THP encouraging everyone to drive defensively during 4th of July travel
More than 40 million people are planning to travel this holiday weekend and most of them are driving. If you're hitting the road, the Tennessee Highway Patrol says you should combat the dense roadways with defensive driving.
On average there are 37 percent more highway fatalities on July 4th than the average July day. With thousands expected to be on the roadways; "THP will be looking for impaired drivers, drivers not wearing seat belts and aggressive drivers," said Lt. John Harmon.
Lt. Harmon says the last week on Tennessee roadways has been a tough one. "In the Chattanooga area, nine people have lost their lives in five days from traffic related fatalities. That is uncalled for," said Harmon.
They're hoping no more are added to that list during the holiday weekend. "Our drive is to drive to zero fatalities. Our ultimate goal is for everyone to enjoy the holidays without a vehicle crash and without a fatality," said Harmon.
Unfortunately, national statistics are painting a different picture. The National Safety Council is predicting more than 400 people will be killed on the road during the holiday weekend, with nearly 50,000 injured. They say several factors influence those numbers, like the fact the holiday falls on a Saturday, saying weekend holidays tend to have higher levels of traffic.

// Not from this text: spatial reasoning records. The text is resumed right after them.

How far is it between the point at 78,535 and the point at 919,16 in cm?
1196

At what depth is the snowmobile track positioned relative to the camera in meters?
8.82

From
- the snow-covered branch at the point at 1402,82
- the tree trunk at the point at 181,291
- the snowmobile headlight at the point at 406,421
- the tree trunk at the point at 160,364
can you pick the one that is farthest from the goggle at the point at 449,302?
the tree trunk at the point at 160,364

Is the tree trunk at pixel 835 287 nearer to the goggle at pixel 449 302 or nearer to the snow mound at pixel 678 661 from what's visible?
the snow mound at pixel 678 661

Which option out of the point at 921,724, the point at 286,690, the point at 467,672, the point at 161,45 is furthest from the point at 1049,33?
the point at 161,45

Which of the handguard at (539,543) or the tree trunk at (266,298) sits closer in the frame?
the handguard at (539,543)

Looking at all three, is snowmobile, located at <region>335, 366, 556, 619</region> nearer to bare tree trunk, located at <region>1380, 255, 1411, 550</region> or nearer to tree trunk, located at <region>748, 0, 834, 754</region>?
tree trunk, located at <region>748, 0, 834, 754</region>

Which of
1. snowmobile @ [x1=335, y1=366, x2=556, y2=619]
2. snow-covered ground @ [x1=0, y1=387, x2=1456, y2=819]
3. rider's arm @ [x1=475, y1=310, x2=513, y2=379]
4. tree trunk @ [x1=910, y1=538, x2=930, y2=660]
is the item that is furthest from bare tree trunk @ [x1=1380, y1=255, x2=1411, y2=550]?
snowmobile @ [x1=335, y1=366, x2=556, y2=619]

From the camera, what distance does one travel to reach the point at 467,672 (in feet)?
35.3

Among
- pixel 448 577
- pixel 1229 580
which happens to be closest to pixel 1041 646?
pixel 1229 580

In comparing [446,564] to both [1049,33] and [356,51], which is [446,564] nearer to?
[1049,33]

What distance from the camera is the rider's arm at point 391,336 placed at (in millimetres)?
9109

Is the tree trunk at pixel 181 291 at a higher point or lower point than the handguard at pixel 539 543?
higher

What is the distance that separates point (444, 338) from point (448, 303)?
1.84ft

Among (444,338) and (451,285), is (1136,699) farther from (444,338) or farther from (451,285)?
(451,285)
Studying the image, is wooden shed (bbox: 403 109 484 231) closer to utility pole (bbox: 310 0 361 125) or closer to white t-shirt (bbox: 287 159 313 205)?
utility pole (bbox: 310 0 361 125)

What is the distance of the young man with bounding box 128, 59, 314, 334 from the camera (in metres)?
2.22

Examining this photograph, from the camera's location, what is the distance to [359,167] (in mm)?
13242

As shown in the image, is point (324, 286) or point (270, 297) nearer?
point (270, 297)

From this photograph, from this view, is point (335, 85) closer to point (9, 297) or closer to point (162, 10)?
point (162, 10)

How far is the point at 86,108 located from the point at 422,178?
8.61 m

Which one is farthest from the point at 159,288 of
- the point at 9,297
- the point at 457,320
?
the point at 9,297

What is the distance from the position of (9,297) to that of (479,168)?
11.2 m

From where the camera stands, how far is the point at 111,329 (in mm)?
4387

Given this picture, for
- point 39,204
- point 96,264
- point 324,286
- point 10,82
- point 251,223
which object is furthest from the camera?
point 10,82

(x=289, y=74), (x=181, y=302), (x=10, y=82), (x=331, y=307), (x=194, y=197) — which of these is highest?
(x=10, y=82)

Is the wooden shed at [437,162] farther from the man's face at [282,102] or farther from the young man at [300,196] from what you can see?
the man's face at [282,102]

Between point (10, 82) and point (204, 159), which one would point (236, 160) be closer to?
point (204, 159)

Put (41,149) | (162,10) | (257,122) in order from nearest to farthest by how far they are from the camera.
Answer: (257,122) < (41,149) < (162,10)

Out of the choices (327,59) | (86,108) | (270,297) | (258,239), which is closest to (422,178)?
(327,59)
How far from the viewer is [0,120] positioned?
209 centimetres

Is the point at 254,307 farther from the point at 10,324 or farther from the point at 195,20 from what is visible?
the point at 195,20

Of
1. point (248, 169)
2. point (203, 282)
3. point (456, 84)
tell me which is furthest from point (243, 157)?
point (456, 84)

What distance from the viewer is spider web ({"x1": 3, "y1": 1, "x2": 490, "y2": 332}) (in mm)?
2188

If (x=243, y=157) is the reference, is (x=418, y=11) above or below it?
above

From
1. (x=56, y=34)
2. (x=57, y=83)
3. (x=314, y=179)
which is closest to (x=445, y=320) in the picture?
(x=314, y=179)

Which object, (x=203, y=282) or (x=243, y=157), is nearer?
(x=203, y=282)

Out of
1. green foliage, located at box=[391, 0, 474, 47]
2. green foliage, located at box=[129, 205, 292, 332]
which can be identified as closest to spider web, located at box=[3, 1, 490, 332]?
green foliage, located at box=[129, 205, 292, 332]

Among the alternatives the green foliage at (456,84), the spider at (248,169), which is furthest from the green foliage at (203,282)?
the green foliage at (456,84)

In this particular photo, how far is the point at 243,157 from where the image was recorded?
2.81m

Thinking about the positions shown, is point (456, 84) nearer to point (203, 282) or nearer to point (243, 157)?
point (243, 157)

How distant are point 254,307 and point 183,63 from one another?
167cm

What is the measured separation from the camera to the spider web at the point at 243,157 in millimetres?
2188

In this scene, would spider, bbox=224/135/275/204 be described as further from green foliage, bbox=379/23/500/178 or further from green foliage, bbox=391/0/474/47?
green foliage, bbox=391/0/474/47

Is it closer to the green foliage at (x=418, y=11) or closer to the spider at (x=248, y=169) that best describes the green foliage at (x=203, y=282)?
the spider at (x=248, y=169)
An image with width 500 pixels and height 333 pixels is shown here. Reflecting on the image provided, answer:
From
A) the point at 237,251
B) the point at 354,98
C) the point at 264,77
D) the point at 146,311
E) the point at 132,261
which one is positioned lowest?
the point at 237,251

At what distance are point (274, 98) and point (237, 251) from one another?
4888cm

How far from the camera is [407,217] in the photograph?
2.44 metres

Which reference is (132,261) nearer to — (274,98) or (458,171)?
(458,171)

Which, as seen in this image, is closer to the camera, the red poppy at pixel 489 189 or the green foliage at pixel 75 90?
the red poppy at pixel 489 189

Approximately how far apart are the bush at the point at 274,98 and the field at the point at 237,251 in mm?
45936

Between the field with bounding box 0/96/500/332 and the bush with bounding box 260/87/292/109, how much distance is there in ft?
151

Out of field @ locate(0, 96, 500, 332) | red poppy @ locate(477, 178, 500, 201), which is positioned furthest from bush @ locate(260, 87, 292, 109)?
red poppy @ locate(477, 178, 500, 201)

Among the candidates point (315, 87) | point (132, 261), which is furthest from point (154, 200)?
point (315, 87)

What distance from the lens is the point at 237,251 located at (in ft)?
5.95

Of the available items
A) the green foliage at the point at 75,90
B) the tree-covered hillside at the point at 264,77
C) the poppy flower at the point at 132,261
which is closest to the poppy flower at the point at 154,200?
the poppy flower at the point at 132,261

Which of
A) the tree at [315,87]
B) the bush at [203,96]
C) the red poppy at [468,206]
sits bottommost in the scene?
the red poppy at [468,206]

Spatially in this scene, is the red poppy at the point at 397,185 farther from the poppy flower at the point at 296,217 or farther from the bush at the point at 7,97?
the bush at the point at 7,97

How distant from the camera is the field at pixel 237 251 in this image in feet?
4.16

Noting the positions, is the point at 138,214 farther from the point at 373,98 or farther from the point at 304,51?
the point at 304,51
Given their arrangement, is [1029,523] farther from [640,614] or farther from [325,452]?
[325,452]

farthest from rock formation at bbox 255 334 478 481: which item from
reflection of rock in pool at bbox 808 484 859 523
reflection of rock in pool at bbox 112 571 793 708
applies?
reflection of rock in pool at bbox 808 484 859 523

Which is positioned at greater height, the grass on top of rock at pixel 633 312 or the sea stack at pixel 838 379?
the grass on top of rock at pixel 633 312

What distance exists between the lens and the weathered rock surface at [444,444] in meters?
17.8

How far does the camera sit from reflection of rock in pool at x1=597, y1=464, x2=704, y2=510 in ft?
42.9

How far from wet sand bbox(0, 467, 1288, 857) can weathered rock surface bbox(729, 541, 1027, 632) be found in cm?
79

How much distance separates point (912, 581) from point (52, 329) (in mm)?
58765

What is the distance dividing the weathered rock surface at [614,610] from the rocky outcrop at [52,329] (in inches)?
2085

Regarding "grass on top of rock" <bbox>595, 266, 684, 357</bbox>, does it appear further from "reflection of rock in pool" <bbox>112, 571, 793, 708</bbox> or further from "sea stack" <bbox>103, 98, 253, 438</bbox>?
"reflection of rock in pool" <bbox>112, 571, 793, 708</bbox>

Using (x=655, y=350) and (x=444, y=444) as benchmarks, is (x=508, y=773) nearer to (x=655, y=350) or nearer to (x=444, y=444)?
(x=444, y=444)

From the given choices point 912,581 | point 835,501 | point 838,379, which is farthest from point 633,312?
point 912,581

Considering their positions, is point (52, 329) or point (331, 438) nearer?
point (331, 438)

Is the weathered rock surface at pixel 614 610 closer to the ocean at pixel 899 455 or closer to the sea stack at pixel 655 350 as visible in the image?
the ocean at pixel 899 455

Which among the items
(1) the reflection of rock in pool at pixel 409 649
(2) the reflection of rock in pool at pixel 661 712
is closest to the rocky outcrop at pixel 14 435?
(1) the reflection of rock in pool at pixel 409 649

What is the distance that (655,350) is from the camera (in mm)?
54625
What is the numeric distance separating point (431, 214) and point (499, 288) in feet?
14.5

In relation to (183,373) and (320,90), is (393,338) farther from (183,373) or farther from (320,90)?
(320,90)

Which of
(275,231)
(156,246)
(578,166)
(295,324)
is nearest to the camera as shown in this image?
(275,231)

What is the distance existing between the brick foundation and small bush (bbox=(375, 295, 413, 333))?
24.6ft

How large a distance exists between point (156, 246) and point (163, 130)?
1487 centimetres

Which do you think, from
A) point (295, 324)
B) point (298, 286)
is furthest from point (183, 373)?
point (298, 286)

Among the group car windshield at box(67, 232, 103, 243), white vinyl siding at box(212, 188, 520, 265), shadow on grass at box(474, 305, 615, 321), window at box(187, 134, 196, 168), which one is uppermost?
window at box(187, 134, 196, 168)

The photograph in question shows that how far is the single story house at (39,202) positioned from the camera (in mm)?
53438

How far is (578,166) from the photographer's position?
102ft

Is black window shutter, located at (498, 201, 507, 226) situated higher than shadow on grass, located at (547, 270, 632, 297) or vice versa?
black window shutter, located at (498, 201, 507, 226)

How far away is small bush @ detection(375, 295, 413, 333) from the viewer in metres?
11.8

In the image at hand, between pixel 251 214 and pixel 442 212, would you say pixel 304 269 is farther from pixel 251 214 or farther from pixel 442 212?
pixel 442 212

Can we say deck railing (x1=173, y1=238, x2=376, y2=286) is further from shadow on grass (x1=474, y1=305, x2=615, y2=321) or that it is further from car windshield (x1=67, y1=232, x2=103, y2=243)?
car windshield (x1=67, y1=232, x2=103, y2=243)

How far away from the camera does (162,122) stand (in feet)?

AAA says more than forty million people are planning to get away for the Fourth; the most since 2007. They say the dominant mode of transportation is on the road. About 85% of travelers will drive their own car to their destinations.
Harmon says with more congestion means drivers need to be more aware. "It is important all drivers drive defensively. You've got to constantly be looking out for another driver that's driving offensively.”
Which he says could be from distractions or alcohol. Lt. Harmon says isn't confined to one time of the day. “The public needs to look after impaired drivers at all time during the day. Impaired drivers are driving on our road at morning. They're driving on our roads in the afternoon. They're driving on our roads in the nighttime," said Harmon.
If you see any suspicious driving you're asked to call *847, which will get you in contact with a state trooper anywhere in the state.